With health care for women and children spreading far and wide in the region and with more financial aid from the central government, more and more local Tibetan women come to hospitals to enjoy the privilege.
"It costs only 300 yuan (US$36.99) for a natural labor," said Tsoyung, adding that every pregnant woman is able to get 20 yuan if she gives birth in hospital, and each of her companions can get 10 yuan. The new-born baby also gets a set of new dress.
"Many rural doctors have played a crucial role in helping women in labor," said Xiao Li, deputy director of the Health Bureau of Nyingchi Prefecture. "Apart from spreading knowledge they have taken full responsibility of taking care of the villagers."
Every township clinic has to cover four sections including medical treatment, medical care, epidemic control and planned immunity.
In Puqu Township, Tamdrin, 28, a native of Lhasa, is one of the four doctors in the local clinic. After graduating from Jiangning Medical School in Nanjing, Jiangsu Province seven years ago, she was assigned to work here. She has mainly taken charge of maternity and child care.
"Once in a while I will visit the nearby 13 villages one by one. What I do most is to encourage local women to have gynecological check-up," she said.
She also makes a list of pregnant women on her rounds, bringing them vitamins and giving on-the-spot check-ups. There are about 2,400 villagers in the region.
She still remembers her first experience of being a midwife.
"I was frightened but succeeded with the help of the director of the clinic," she said.
She has so far delivered 30 children. When it comes to the time for vaccination, Tamdrin, like other village doctors, must visit from door to door to give children injections.
She said that she planned to have further training in Chengdu. "I want to be a good doctor."
Not only do village doctors do regular medical rounds on the vast grassland, but those from regional hospitals also carry out the same routines.
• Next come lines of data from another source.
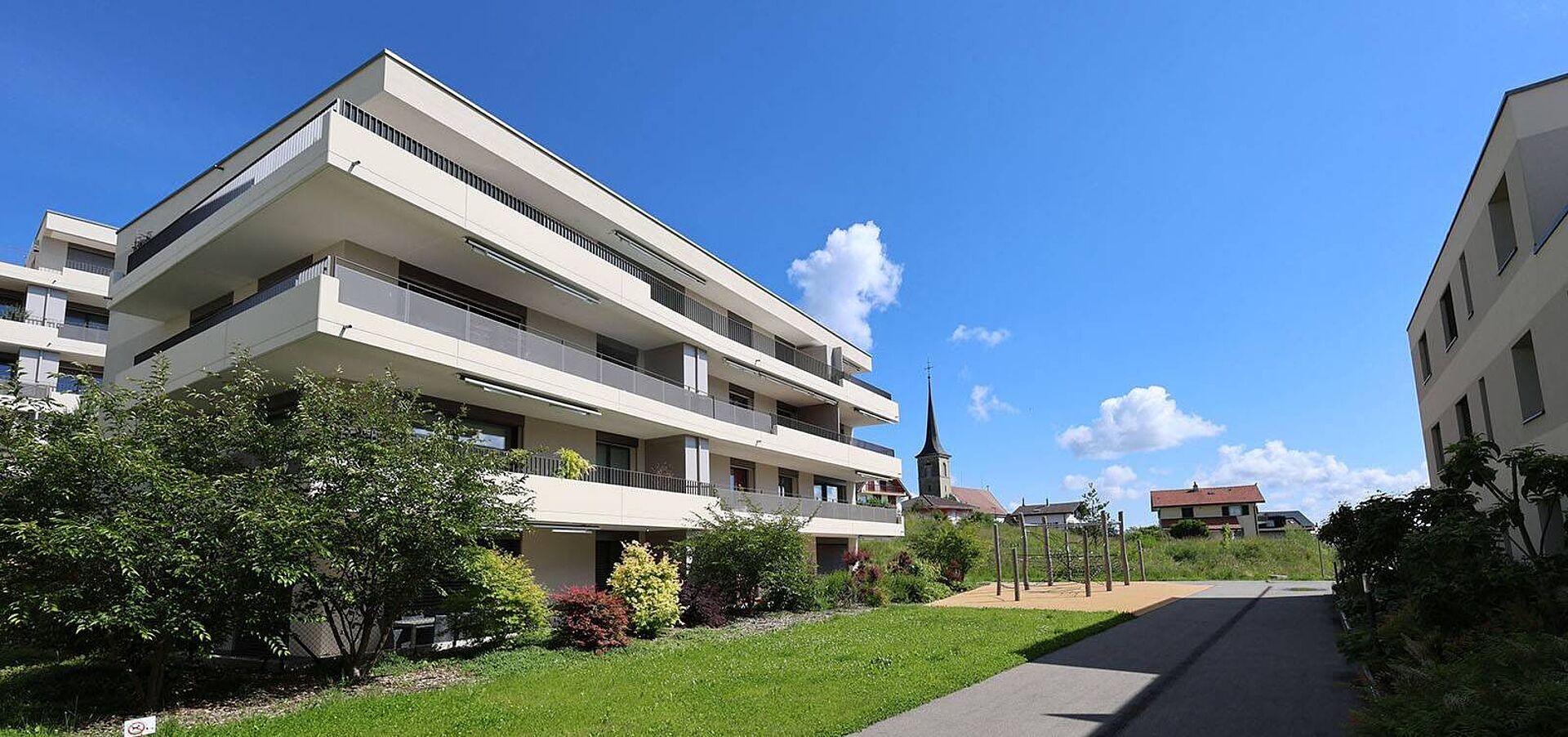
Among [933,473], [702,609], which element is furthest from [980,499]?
[702,609]

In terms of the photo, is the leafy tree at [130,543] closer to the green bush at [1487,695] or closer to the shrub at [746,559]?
the shrub at [746,559]

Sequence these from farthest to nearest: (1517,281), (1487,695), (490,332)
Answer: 1. (490,332)
2. (1517,281)
3. (1487,695)

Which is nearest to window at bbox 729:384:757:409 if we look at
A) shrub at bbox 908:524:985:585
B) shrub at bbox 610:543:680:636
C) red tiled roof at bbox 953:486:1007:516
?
shrub at bbox 908:524:985:585

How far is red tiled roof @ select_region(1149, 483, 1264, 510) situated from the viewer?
266 ft

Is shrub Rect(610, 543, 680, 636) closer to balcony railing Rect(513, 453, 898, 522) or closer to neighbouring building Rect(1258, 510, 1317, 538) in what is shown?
balcony railing Rect(513, 453, 898, 522)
In Shannan Prefecture, also in southern Tibet, doctors in Shannan People's Hospital take turns to tour the rural areas.
"Three doctors go to the rural areas every year to help train local doctors," said Tsamjo Drolma, director of the department of gynaecology and obstetrics of the hospital.
They usually stay for half a year in one place. There are 12 counties in the region with 320,000 people. They cover three counties at one time.
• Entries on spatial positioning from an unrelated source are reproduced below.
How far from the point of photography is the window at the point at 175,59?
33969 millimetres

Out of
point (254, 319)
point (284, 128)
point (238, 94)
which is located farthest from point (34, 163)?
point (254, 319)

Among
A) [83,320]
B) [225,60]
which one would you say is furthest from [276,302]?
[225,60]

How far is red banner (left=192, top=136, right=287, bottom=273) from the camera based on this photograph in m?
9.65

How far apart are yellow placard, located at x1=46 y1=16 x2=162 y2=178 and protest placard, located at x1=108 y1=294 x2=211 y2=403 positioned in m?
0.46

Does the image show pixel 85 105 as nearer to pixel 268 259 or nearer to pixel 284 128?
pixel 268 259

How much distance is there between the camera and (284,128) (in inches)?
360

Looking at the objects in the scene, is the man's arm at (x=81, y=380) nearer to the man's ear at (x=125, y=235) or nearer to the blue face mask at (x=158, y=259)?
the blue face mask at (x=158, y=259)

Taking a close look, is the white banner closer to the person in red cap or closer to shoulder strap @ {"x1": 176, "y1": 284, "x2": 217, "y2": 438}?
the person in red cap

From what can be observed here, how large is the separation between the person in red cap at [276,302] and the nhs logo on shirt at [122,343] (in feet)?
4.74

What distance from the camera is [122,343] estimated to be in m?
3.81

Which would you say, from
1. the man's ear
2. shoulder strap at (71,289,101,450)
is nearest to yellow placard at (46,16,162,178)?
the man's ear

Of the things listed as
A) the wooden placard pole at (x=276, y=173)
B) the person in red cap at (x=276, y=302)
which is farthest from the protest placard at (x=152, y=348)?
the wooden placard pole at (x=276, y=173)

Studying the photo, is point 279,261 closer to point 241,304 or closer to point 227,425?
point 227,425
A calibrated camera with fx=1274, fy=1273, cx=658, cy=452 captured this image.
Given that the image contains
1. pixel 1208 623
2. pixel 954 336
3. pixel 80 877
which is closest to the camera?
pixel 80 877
"Village doctors quite appreciate the help from the prefecture hospital," said Tsamjo Drolma.
"Thanks to the economic growth and wide spread of maternity and child care, more and more people prefer to give birth in hospital," said Tsoyung.
"But it's still hard for us to take care of them all because the villagers are sparsely scattered around, particularly those herds people who live a nomadic life," she said. "Sometimes it takes us the whole day to visit only one family," she said.
"We still need more hands to do the job. There are now 20 doctors and nurses in my hospital. The number is far from enough," Tsoyung said.